サウジアラビア エネルギー相更迭 価格低迷が影響か
世界最大の原油輸出国のサウジアラビアのファリハ・エネルギー相が突然解任されました。サウジアラビア政府は理由を明らかにしていませんが、原油価格の低迷が続くなかで価格の引き上げに失敗したことによる事実上の更迭ではないかとの見方が出ています。
サウジアラビアの国営通信は8日、ファリハ・エネルギー相が解任され、後任としてサルマン国王の息子のアブドルアジーズ王子が任命されたと伝えました。

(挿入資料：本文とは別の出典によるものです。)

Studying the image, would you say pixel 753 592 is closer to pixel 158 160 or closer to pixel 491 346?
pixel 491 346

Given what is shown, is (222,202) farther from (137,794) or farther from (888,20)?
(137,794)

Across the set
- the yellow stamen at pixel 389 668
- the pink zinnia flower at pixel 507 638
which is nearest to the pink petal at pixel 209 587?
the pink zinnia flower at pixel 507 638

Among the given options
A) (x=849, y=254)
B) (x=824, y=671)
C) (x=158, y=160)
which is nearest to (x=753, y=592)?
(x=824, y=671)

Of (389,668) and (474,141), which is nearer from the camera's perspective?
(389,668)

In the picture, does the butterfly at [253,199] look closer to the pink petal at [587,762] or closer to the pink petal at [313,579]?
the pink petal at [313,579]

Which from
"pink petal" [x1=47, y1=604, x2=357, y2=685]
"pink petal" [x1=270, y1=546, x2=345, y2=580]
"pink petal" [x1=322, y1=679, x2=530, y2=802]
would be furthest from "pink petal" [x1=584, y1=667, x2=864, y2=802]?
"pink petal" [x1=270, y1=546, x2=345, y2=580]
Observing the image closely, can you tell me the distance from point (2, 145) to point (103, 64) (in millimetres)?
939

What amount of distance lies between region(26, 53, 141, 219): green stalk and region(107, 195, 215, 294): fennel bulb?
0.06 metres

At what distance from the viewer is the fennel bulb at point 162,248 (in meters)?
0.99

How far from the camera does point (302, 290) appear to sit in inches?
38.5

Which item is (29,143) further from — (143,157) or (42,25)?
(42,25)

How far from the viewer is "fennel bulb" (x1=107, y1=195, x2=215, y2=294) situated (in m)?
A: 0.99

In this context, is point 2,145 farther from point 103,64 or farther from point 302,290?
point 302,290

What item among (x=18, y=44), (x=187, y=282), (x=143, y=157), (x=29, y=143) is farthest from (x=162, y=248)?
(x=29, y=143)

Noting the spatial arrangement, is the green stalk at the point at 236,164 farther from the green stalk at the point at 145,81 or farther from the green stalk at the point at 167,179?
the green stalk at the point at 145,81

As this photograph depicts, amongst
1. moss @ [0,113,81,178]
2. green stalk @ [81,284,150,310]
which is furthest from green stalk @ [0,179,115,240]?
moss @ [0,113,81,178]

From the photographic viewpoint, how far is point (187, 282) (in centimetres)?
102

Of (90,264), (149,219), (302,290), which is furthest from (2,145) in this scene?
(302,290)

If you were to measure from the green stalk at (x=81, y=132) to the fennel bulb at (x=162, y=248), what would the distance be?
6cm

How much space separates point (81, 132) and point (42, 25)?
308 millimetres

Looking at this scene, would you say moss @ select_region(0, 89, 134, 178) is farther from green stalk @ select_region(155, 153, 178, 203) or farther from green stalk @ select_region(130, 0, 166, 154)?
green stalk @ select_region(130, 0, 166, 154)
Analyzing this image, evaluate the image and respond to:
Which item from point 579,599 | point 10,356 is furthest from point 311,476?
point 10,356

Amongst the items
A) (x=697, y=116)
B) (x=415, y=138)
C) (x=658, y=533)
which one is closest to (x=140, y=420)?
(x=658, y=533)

サウジアラビア政府は、解任理由を明らかにしていませんが、市場で原油価格の低迷が続くなか、価格を引き上げることができなかった責任を問われ事実上の更迭ではないかとの見方が出ています。

ファリハ氏は、これまでサウジアラビアなどが加盟するOPEC=石油輸出国機構とロシアなど非加盟の産油国が価格の上昇を図るために協力して続けてきた協調減産の旗振り役を担ってきました。

サウジアラビアの国家財政は原油依存が続いており、財政の均衡には高値での価格の維持が欠かせませんが、世界経済の減速で原油の需要が伸び悩み、市場では価格の低迷が続いてきました。

エネルギー相交代を受けてサウジアラビアが今後、より強硬な姿勢で各国に減産を求めるなど、政策を変更した場合、世界の原油市場に影響を与えるだけに、注目されています。